# [RAW DATA]
********************
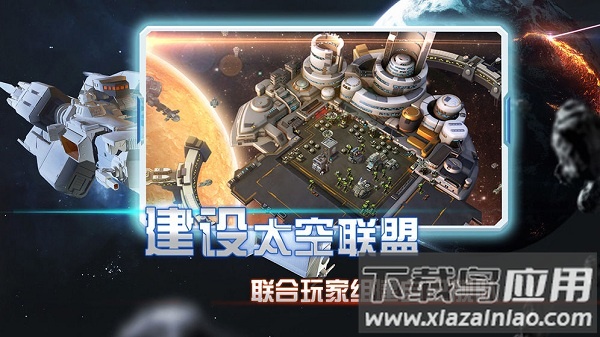 抢个星球当领主游戏截图3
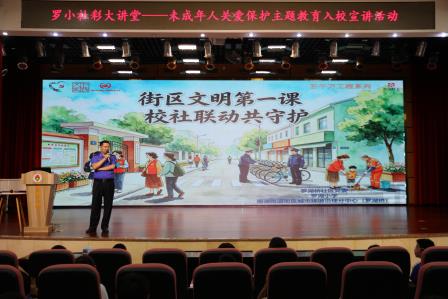 安全护航 向阳生长 ——罗湖小学开展未成年人关爱保护主题宣讲活动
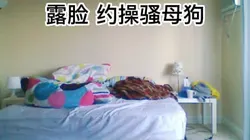 露脸  骚母狗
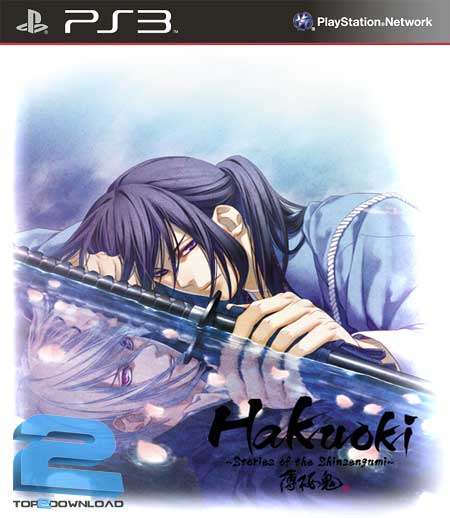 دانلود بازی Hakuoki Stories of the Shinsengumi برای PS3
********************
# [PROBLEM STATEMENT]
Copy exactly, please, every line from the one holding "安全护航 向阳生长 ——罗湖小学开展未成年人关爱保护主题宣讲活动" through the last line of the data, both ends included, and no pictures.

# [RESULT OF THIS TASK]
 安全护航 向阳生长 ——罗湖小学开展未成年人关爱保护主题宣讲活动
 露脸  骚母狗
 دانلود بازی Hakuoki Stories of the Shinsengumi برای PS3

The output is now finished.